MUHAMMED SURESİ

İniş Sırası: 95
MUHAMMED SURESİ
Sure No: 47
Bismillahirrahmanirrahîm

Esirgeyen, Bağışlayan Allah’ın Adıyla…

1. O din adamları sınıfı ki, gerçekleri örterler ve Allah’ın yolundan; O’nun ayetlerini anlamaktan yüz çevirirler. Kesinlikle onların yapmış olduğu tüm işler boştur.

2. İnanmış kimseler, toplum yararına iyi ve düzeltici işler üretirler ve Muhammed’e indirilen Kur’an’a inanırlar, onu anlamaya çalışırlar. Ki o Kur’an, Rablerinden gelen gerçektir. Onu anlayıp uygulayanlar kötülüklerden uzak kalır ve düşünceleri ortak koşuculuktan temizlenir.

3. İşte böyle! Kuşkusuz gerçekleri görmezlikten gelip örtenler, rivayetlere; boş söylentilere uyarlar; inanmış kimseler ise, Rablerinden Hak olarak indirilen Kur’an’a uyarlar. İşte Allah, insanlar için durum vaziyeti, onlara örneklerle böyle vurgular.
4. Siz de, gerçekleri görmezlikten gelip örtenlerle karşılaşıp münakaşaya girerseniz hemen onlara, bağlandıkları şeyin yanlış olduğunu iyice vurgulayın. Onlara inanacakları gerçeği örnekli olarak anlatın; tâ ki onlar, ağırlıklarını yani ortak koşucu düşüncelerini zihinlerinden atıncaya kadar, onlarla mücadeleyi sürdürün ve onlara gerçeği anlatmada, ne yapılması gerekiyorsa en sağlam bir şekilde onu yapın. Şayet onlar Allah’ı ortaksız olarak anlamayı isterlerse, elbette karşılığını bulurlar. Siz birbirinizi gerçekleri anlamak için düşünmeye sevk edin. Kur’an’ın bildirdiği gerçekleri anlama ve anlatma yolunda ömür tüketenlerin çalışmaları asla boşa gitmez.

────────────────────────────────────────

▶ _İş Emri 1_:
Muhammed Suresi metnine göre şu soruları cevaplayın:
(a) Surenin iniş sırası kaçtır?
(b) 1. ayette gerçekleri örten din adamlarının yapmış olduğu tüm işler nasıl nitelenir?
(c) 4. ayete göre Kur'an'ın bildirdiği gerçekleri anlama ve anlatma yolunda ömür tüketenlerin çalışmaları için ne söylenir?
▶ _İş Emri 2_:
Muhammed Suresi metninde "1. O din adamları" ile başlayıp "örneklerle böyle vurgular." ile biten kısmı harfi harfine yazın.
Listeye başvurmanız gerekmez.

────────────────────────────────────────

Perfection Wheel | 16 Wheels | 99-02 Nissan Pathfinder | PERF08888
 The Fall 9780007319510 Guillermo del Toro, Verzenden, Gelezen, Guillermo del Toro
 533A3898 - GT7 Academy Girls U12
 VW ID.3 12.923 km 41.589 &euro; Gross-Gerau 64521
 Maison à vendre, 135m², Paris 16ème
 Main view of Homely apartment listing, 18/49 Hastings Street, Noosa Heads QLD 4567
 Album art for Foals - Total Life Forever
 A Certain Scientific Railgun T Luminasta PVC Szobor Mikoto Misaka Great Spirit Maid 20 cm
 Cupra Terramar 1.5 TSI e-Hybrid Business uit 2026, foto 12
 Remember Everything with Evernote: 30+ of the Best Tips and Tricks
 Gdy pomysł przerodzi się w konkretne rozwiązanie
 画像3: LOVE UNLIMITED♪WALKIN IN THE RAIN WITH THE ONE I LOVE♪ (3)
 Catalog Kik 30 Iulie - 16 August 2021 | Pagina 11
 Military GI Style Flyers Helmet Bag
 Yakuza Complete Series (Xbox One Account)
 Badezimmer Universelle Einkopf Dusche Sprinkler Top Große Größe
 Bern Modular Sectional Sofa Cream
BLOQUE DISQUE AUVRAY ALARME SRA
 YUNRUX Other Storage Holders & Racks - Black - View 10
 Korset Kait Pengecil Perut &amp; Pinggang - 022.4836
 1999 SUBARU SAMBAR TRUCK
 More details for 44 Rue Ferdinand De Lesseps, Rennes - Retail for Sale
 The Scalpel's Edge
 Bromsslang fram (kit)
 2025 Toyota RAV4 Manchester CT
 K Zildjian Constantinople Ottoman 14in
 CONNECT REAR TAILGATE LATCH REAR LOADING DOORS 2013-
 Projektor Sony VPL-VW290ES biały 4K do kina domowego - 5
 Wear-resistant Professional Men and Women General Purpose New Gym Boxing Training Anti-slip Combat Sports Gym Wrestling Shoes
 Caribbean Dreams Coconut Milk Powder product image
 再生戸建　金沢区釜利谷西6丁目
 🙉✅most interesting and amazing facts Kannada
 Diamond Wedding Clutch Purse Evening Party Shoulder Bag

────────────────────────────────────────

▶ _Görev Sonucu 1_:
(a) 95
(b) Boştur.
(c) Asla boşa gitmez.

▶ _Görev Sonucu 2_:
1. O din adamları sınıfı ki, gerçekleri örterler ve Allah’ın yolundan; O’nun ayetlerini anlamaktan yüz çevirirler. Kesinlikle onların yapmış olduğu tüm işler boştur.

2. İnanmış kimseler, toplum yararına iyi ve düzeltici işler üretirler ve Muhammed’e indirilen Kur’an’a inanırlar, onu anlamaya çalışırlar. Ki o Kur’an, Rablerinden gelen gerçektir. Onu anlayıp uygulayanlar kötülüklerden uzak kalır ve düşünceleri ortak koşuculuktan temizlenir.

3. İşte böyle! Kuşkusuz gerçekleri görmezlikten gelip örtenler, rivayetlere; boş söylentilere uyarlar; inanmış kimseler ise, Rablerinden Hak olarak indirilen Kur’an’a uyarlar. İşte Allah, insanlar için durum vaziyeti, onlara örneklerle böyle vurgular.